In the kitchen, his wife chuckles. Those who knew her in high school would have voted her Least Likely to Marry a Football Coach. “I mostly thought it was just a bunch of guys hitting each other,” she says, “and it seemed more violent than athletic.”

“Before I met Steve, if someone asked me if I would let my children play football, I would have said no,” says Molly, a former swimmer at Bates. “While I’d prefer that he take up swimming—a lifelong sport with very low risk of serious injury—I will support him playing football if that is what he wants to do. It turns out there’s more to the game than a bunch of guys lining up to hit each other. That may seem obvious, but that used to be my uneducated view of the game.”

maine-practice-360-combo-updatedReporting this story made me reflect on my own relationship with football. I’ve always loved it because of the strategy involved, and I’ve always respected the people who do it for a living. It’s a hard life for everyone involved, except for NFL owners. I played only a bit growing up, but have been around the game enough—Pop Warner, high school, college and the pros—to know it very well and see the lessons it can teach.

But I’ve always wondered: Is it really any different from what other sports have to offer? Baseball teaches you to deal with failure, and there are trust lessons between a pitcher and catcher. I’m not sure there are better sports than soccer, basketball, swimming or cross-country at instilling mental toughness and pushing through exhaustion. You won’t find more disciplined or tougher athletes than on a wrestling mat, hockey rink or a lacrosse field. But after spending three days with the players at Kents Hill School, my mind is more open to the idea that football might stand above the rest.

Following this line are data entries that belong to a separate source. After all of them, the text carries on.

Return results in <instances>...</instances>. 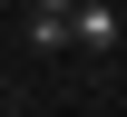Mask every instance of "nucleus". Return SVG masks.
I'll list each match as a JSON object with an SVG mask.
<instances>
[{
    "label": "nucleus",
    "instance_id": "obj_1",
    "mask_svg": "<svg viewBox=\"0 0 127 117\" xmlns=\"http://www.w3.org/2000/svg\"><path fill=\"white\" fill-rule=\"evenodd\" d=\"M68 39H78V49H117V39H127V20L108 10V0H78V10H68Z\"/></svg>",
    "mask_w": 127,
    "mask_h": 117
},
{
    "label": "nucleus",
    "instance_id": "obj_2",
    "mask_svg": "<svg viewBox=\"0 0 127 117\" xmlns=\"http://www.w3.org/2000/svg\"><path fill=\"white\" fill-rule=\"evenodd\" d=\"M68 10H78V0H30V20H68Z\"/></svg>",
    "mask_w": 127,
    "mask_h": 117
}]
</instances>
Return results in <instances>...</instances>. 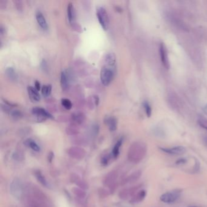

Watching the players and coaches try to compensate for their various injuries, I discovered a new appreciation for the next-man-up philosophy we always hear about. It’s a bit overblown in the pros, but when you’re a student taking demanding classes, a student who just sat on a bus for five hours, a student playing both ways who has to fill in for a fallen teammate, well, it puts things in a different context than a pro simply doing what he’s paid very well to do.

And how can you not be impressed by the sport’s impact on a kid like Han, who hadn’t seen a football field before arriving from China but found confidence on it? Or Lily, who pushed herself into something new despite protests from her parents and friends—and made Han rethink his notion that it’s “a man’s game”? Or Seb, who didn’t want to come out of his room but now looks to be on his way to an Ivy League school? Maybe there is something extra special about a sport that can make a Canadian forget about hockey and lead to a New Yorker becoming best friends with a Dane.

Then again, maybe we just need to stop putting labels on everything and just let football be what it is. Yes, it’s a violent and possibly dangerous game. But it’s also sought out by boys and girls who are looking for something they can’t get elsewhere. That something is individual in nature, but it’s found in a communal experience. Football can be good. That much I saw at Kents Hill School, in the eyes and words of the students.

As I rode on the team bus after the Rhode Island game, I noticed a sign along I-95 bearing a state slogan as we crossed back into Maine: The Way Life Should Be. The more I think about it, isn’t this the way football should be?